• AIM OF THE TASK
Exactly as given, repeat all of the entries.

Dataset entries
* * *

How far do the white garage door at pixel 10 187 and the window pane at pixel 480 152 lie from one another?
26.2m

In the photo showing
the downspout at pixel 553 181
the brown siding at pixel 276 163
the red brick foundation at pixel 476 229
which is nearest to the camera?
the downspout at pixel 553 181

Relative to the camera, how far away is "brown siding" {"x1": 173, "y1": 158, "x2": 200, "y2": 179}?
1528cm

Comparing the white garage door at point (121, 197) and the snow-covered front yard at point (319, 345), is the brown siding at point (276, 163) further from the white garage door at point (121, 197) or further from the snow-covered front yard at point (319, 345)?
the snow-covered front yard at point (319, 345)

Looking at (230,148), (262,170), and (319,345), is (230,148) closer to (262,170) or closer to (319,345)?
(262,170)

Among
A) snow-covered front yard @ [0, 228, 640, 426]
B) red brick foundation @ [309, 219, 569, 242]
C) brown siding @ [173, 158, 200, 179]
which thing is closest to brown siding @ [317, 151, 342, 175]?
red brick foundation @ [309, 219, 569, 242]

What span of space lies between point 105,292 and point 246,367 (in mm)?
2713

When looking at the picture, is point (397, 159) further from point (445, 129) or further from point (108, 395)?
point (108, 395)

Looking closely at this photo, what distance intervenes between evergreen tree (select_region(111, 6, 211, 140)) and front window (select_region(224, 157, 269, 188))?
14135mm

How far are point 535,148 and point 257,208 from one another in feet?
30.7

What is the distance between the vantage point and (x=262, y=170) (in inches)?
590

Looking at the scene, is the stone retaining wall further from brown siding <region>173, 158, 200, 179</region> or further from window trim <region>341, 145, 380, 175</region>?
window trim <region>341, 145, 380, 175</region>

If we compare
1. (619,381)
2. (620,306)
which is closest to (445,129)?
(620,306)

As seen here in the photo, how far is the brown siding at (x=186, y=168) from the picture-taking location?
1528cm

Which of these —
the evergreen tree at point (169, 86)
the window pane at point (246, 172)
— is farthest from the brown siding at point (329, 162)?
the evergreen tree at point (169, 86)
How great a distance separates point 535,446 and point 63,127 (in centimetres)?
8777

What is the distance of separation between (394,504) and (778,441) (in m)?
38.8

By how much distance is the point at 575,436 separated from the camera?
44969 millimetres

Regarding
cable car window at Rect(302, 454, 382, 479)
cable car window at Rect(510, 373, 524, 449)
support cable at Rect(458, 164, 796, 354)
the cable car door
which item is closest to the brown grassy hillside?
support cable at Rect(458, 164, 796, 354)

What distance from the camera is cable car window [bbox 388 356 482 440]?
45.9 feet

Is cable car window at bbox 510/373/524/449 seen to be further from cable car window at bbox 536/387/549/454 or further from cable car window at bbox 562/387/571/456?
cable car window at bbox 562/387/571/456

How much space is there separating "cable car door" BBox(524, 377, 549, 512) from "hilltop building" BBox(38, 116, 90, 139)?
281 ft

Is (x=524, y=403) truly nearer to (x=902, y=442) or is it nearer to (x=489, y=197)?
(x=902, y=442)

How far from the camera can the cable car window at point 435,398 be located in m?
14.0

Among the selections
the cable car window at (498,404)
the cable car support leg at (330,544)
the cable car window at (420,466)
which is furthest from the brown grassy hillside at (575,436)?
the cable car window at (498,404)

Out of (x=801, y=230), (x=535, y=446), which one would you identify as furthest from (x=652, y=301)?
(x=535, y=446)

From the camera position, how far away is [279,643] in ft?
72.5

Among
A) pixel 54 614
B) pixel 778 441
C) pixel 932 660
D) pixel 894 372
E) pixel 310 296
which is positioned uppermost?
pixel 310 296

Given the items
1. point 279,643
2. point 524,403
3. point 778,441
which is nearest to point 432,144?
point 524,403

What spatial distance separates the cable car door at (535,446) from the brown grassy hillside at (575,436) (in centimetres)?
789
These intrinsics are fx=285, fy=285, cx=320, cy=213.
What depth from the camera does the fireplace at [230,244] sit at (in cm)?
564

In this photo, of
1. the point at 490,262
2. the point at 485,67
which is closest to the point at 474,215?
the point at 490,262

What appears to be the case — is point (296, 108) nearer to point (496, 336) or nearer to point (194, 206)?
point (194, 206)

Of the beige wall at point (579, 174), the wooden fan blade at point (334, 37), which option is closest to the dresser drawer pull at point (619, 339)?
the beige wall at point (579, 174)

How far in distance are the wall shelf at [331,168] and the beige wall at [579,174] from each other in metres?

* * *

• WRITTEN RESPONSE
How far do the white garage door at pixel 10 187 and the window pane at pixel 480 152 lie from one another?
26.2m

In the photo showing
the downspout at pixel 553 181
the brown siding at pixel 276 163
the red brick foundation at pixel 476 229
which is nearest to the camera?
the downspout at pixel 553 181

Relative to the camera, how far away is "brown siding" {"x1": 173, "y1": 158, "x2": 200, "y2": 179}?
1528cm

Comparing the white garage door at point (121, 197) and the snow-covered front yard at point (319, 345), is the brown siding at point (276, 163) further from the white garage door at point (121, 197) or further from the snow-covered front yard at point (319, 345)?
the snow-covered front yard at point (319, 345)

Looking at (230,148), (262,170), and (319,345), is (230,148) closer to (262,170) or closer to (319,345)?
(262,170)

Among
A) snow-covered front yard @ [0, 228, 640, 426]
B) red brick foundation @ [309, 219, 569, 242]
C) brown siding @ [173, 158, 200, 179]
which thing is closest to brown siding @ [317, 151, 342, 175]?
red brick foundation @ [309, 219, 569, 242]

What span of space lies between point 105,292 and point 246,367 (in mm)?
2713

When looking at the picture, is point (397, 159) further from point (445, 129) or further from point (108, 395)?
point (108, 395)

Looking closely at this photo, what distance intervenes between evergreen tree (select_region(111, 6, 211, 140)) and front window (select_region(224, 157, 269, 188))?
14135mm

How far are point 535,148 and point 257,208 from one another in feet?
30.7

What is the distance between the vantage point and (x=262, y=170) (in inches)?
590

Looking at the scene, is the stone retaining wall further from brown siding <region>173, 158, 200, 179</region> or further from window trim <region>341, 145, 380, 175</region>?
window trim <region>341, 145, 380, 175</region>

If we compare
1. (619,381)
2. (620,306)
which is closest to (445,129)?
(620,306)

As seen here in the photo, how far is the brown siding at (x=186, y=168) from the picture-taking location?
1528cm

Which of these —
the evergreen tree at point (169, 86)
the window pane at point (246, 172)
— is farthest from the brown siding at point (329, 162)?
the evergreen tree at point (169, 86)
How great a distance separates point 535,446 and point 63,127 (in centimetres)?
8777

What is the distance of separation between (394,504) and (778,441) (in m)?
38.8

By how much distance is the point at 575,436 separated from the camera?
44969 millimetres

Regarding
cable car window at Rect(302, 454, 382, 479)
cable car window at Rect(510, 373, 524, 449)
support cable at Rect(458, 164, 796, 354)
the cable car door
which item is closest to the brown grassy hillside?
support cable at Rect(458, 164, 796, 354)

What distance from the camera is cable car window [bbox 388 356 482 440]?
45.9 feet

Is cable car window at bbox 510/373/524/449 seen to be further from cable car window at bbox 536/387/549/454 or further from cable car window at bbox 562/387/571/456?
cable car window at bbox 562/387/571/456

How much space is there separating "cable car door" BBox(524, 377, 549, 512) from "hilltop building" BBox(38, 116, 90, 139)?
281 ft

Is (x=524, y=403) truly nearer to (x=902, y=442) or is it nearer to (x=489, y=197)?
(x=902, y=442)

How far from the camera can the cable car window at point 435,398 be located in m?
14.0

Among the selections
the cable car window at (498,404)
the cable car support leg at (330,544)
the cable car window at (420,466)
which is furthest from the brown grassy hillside at (575,436)?
the cable car window at (498,404)

Out of (x=801, y=230), (x=535, y=446), which one would you identify as furthest from (x=652, y=301)?
(x=535, y=446)

From the camera position, how far away is [279,643] in ft?
72.5

Among
A) pixel 54 614
B) pixel 778 441
C) pixel 932 660
D) pixel 894 372
E) pixel 310 296
which is positioned uppermost?
pixel 310 296

Given the items
1. point 279,643
2. point 524,403
3. point 778,441
which is nearest to point 432,144?
point 524,403

What spatial distance separates the cable car door at (535,446) from the brown grassy hillside at (575,436) (in centimetres)?
789
These intrinsics are fx=285, fy=285, cx=320, cy=213.
What depth from the camera does the fireplace at [230,244] sit at (in cm)?
564

In this photo, of
1. the point at 490,262
2. the point at 485,67
which is closest to the point at 474,215?
the point at 490,262

What appears to be the case — is point (296, 108) nearer to point (496, 336) or nearer to point (194, 206)?
point (194, 206)

Of the beige wall at point (579, 174), the wooden fan blade at point (334, 37), which option is closest to the dresser drawer pull at point (619, 339)?
the beige wall at point (579, 174)

How far in distance are the wall shelf at [331,168] and the beige wall at [579,174] from each other in metres?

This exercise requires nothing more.